Contracts in Europe's biggest economy tend to renew annually which can delay the impact of hikes for many of the total 41.5 million households but price comparison portal Check24 said the trends had now fully fed into the retail sector.

"Power prices are especially high due to higher procurement costs for operators of coal and gas power stations, (weather-related) declines in the production of renewable energy, and simultaneously big demand from industry," said Check24's managing director energy, Steffen Suttner.

The portal also noted that those needing new suppliers because of moving house or company insolvencies, of which there have been only few, were faced with especially high prices.

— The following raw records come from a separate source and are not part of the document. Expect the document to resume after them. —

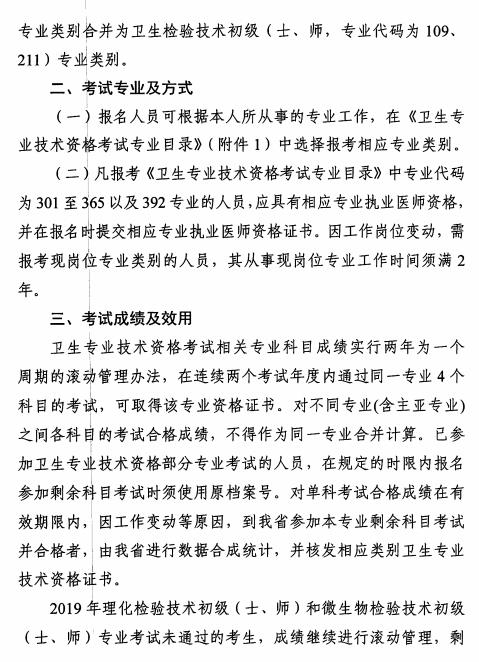 专业类别合并为卫生检验技术初级（士、师，专业代码为109、211）专业类别。

二、考试专业及方式

（一）报名人员可根据本人所从事的专业工作，在《卫生专业技术资格考试专业目录》（附件1）中选择报考相应专业类别。

（二）凡报考《卫生专业技术资格考试专业目录》中专业代码为301至365以及392专业的人员，应具有相应专业执业医师资格，并在报名时提交相应专业执业医师资格证书。因工作岗位变动，需报考现岗位专业类别的人员，其从事现岗位专业工作时间须满2年。

三、考试成绩及效用

卫生专业技术资格考试相关专业科目成绩实行两年为一个周期的滚动管理办法，在连续两个考试年度内通过同一专业4个科目的考试，可取得该专业资格证书。对不同专业(含主亚专业)之间各科目的考试合格成绩，不得作为同一专业合并计算。已参加卫生专业技术资格部分专业考试的人员，在规定的时限内报名参加剩余科目考试时须使用原档案号。对单科考试合格成绩在有效期限内，因工作变动等原因，到我省参加本专业剩余科目考试并合格者，由我省进行数据合成统计，并核发相应类别卫生专业技术资格证书。

2019年理化检验技术初级（士、师）和微生物检验技术初级（士、师）专业考试未通过的考生，成绩继续进行滚动管理，剩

While the additional annual cost arising from the 63.7% power price hike for a typical household amounted to 1,045 euros ($1,179), the increase for those signing new contracts amounted to 105.8%, adding 1,735 euros to their bills.

In order to try to lessen the hardship for low income households, the new coalition government has decided to scrap a costly surcharge to support renewable power (the EEG fee), which currently constitutes an annual average cost of 222 euros, but only from Jan. 1, 2023.

The fee was cut by 43% year-on-year as of Jan 1, 2022.

Gas customers have to bear additional annual costs of an average 945 euros this year, and those signing new contracts will pay 174.3% more, equating to an additional cost of 2,685 euros, Check24 said.